> **CONSIGNES DE L'EXERCICE**
1 - Dans le billet sur le film Nocturama, résumez sous forme de liste le paragraphe qui commence par « L'après-midi, la nuit, le matin », en conservant ses faits principaux.
2 - Reprenez le billet sur le film Nocturama à la suite de sa dernière phrase.

Canalblog
Editer l'article Suivre ce blog Administration + Créer mon blog
lieux communs (et autres fadaises)
12 octobre 2016

tout ça dev(r)ait finir par arriver 2 (version longue)

NOCTURAMA
de Bertrand Bonello

Un des plus beaux films de l'année est programmé cette semaine dans le bôô cinéma.
Mauvaise pioche, il n'a droit qu'à quatre séances : deux à 20h30 et deux à 13h40 (séances dites "de retraités"! -qui d'autre peut aller au ciné ces jours-là à ces heures-là ?). C'est vraiment dommage, c'est vraiment rageant, et qu'on ne vienne pas me dire, dans ces conditions, que "le film n'a pas su trouver son public". Ca s'appelle une exécution en règle, c'est tout. Et tiens, coïncidence ?, c'est un peu de ça dont il est question dans ce film.
J'avais eu la chance et le grand plaisir d'assister à l'avant-première du film la dernière fois que j'étais à Paris, au cinéma du Panthéon, en présence du réalisateur et des journalistes du magazine La septième obsession. "Contre toute attente", le film m'avait soufflé, fasciné, époustouflé, et j'avais smsé à Hervé en sortant "je crois que j'ai trouvé mon film de l'année".
J'y suis donc retourné cet aprèm,  dans le bôô cinéma, pour voir, (nous étions trois dans la salle)... Et l'enthousiasme (l'emballement) de mon premier jugement non seulement s'est confirmé mais encore accru! Dès les premières images (un survol de Paris avec bruit d'hélicoptère -le film a failli s'appeler Paris est une fête-) j'étais pris, capturé, captivé. Je n'en perdais pas une miette. C'est l'histoire d'une bande de jeunes gens qui vont commettre des attentats simultanés, à Paris, justement,  puis se réfugient dans "un grand magasin" pour y passer la nuit en attendant que ça se tasse, et qu'ils puissent sortir tranquillou(s) le lendemain matin.
L'après-midi, la nuit, le matin. Voilà les trois parties du film, chacune traitée avec son timing ses contraintes et son rythme propres. Entre 14h et 5h du matin, avec un pic à 19h15 (je ne sais plus quel journal parle de "pliure" du récit et c'est exactement ça). Jeunes gens des deux sexes, de classe sociale, couleur de peau, niveau d'études et confession variés (ce qu'on pourrait nommer un échantillonnage), réunis pour faire tout péter.

> **MATÉRIEL FOURNI**
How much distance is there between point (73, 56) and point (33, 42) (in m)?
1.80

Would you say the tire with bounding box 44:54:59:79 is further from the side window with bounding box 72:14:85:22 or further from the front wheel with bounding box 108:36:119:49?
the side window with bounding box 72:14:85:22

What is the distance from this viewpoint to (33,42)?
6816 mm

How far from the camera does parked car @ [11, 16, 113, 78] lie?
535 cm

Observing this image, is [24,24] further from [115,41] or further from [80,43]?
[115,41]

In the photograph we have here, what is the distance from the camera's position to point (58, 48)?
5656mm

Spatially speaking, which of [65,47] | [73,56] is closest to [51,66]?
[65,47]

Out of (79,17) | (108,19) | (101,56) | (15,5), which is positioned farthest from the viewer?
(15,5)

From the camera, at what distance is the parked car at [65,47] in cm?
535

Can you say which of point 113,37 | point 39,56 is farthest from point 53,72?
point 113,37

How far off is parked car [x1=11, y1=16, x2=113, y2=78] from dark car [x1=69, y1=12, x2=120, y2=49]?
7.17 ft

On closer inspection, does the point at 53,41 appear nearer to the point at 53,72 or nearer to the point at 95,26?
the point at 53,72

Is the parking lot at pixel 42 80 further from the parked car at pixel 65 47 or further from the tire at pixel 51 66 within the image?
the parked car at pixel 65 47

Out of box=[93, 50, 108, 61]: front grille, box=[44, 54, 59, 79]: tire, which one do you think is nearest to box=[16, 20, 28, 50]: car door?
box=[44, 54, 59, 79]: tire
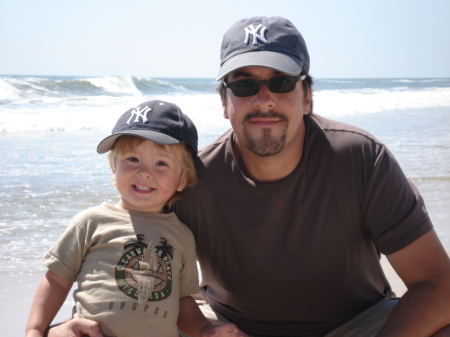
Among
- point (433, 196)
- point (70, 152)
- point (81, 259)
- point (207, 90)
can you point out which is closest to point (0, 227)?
point (81, 259)

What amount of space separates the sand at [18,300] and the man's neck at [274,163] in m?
1.55

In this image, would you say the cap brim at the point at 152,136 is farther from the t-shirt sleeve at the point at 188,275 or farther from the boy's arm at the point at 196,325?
the boy's arm at the point at 196,325

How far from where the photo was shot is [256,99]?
8.34 feet

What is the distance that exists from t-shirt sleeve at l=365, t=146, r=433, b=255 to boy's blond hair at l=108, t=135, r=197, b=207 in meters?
0.81

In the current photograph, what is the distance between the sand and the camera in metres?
3.10

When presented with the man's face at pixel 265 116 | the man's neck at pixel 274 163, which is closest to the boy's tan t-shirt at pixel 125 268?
the man's neck at pixel 274 163

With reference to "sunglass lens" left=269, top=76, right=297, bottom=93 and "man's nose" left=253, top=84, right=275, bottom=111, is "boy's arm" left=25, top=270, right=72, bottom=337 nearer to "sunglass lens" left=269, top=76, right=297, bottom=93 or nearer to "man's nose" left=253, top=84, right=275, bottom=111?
"man's nose" left=253, top=84, right=275, bottom=111

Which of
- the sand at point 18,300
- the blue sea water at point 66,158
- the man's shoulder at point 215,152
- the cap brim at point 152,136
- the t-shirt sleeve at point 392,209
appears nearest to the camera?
the t-shirt sleeve at point 392,209

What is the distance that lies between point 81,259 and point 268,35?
1.32 metres

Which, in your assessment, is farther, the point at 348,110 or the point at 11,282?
the point at 348,110

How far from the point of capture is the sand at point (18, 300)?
3102 mm

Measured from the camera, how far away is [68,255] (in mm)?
2305

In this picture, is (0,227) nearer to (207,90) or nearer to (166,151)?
(166,151)

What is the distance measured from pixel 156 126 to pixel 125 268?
640 mm
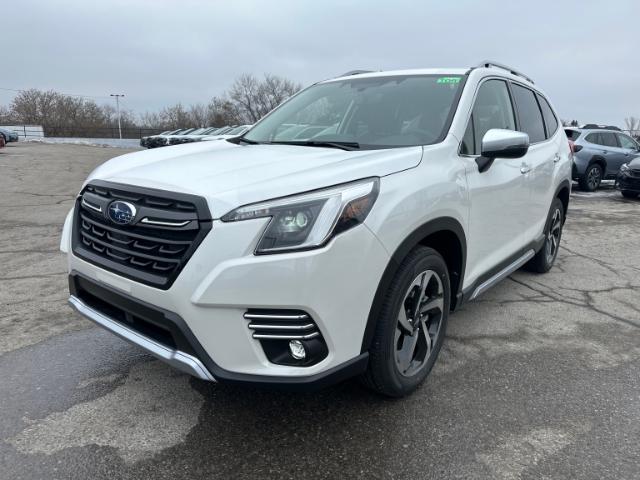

> **RÉPONSES PAR CONSIGNE**
1 -
- Le film compte trois parties (l'après-midi, la nuit, le matin), chacune avec son timing, ses contraintes et son rythme propres.
- L'action se déroule entre 14h et 5h du matin, avec un pic à 19h15 qu'un journal décrit comme une « pliure » du récit.
- Les personnages sont des jeunes gens des deux sexes, de classe sociale, de couleur de peau, de niveau d'études et de confession variés, réunis pour tout faire sauter.

2 -
On assiste à la préparation méticuleuse et fourmilière (des trajets en métro, des photos prises avec des téléphones, des intersections, des paquets qu'on récupère, des sacs plastique qu'on transporte, des téléphones qu'on jette dans les poubelles) où le temps est décompté minutieusement (à la minute près, justement), sans qu'on comprenne  tout à fait, à chaque fois, de quoi il est question. Itinéraires, minutage, instructions. On n'en saura guère plus sur le pourquoi de ces actions, le réalisateur ayant pourtant la finesse de nous insérer deux flash-backs qui nous renseignent sur la formation du "groupe" (et un peu le hasard qui y a présidé), conclus par un scène de danse collective de toute beauté.
On assiste au déroulement des actions multiples et simultanées qui vont soudain finir par prendre sens, à 19h15, se concrétiser sous forme de 4 explosions simultanées (et d'un assassinat, seul mort qui sera officiellement comptabilisé lors de ces attentats et des compte-rendus journalistiques qui en seront donnés). On constate ce qui fonctionne et ce qui merde, cette petite portion d'imprévu dûe au hasard ou simplement à la faiblesse humaine. Tout marche presque comme prévu. "Presque". Disons qu'on a huit des dix roulettes sur lesquelles "ça" aurait dû marcher optimalement (entre marge d'erreur et dommages collatéraux).
A ce moment, toutes les fourmis (ou presque) se sont hâtées pour gagner leur repaire dans le "grand magasin" où ils vont passer la nuit, en se perdant d'abord au milieu des clients puis en se dissimulant un peu partout à l'heure de la fermeture. (Ils ont un complice sur place, un des vigiles.)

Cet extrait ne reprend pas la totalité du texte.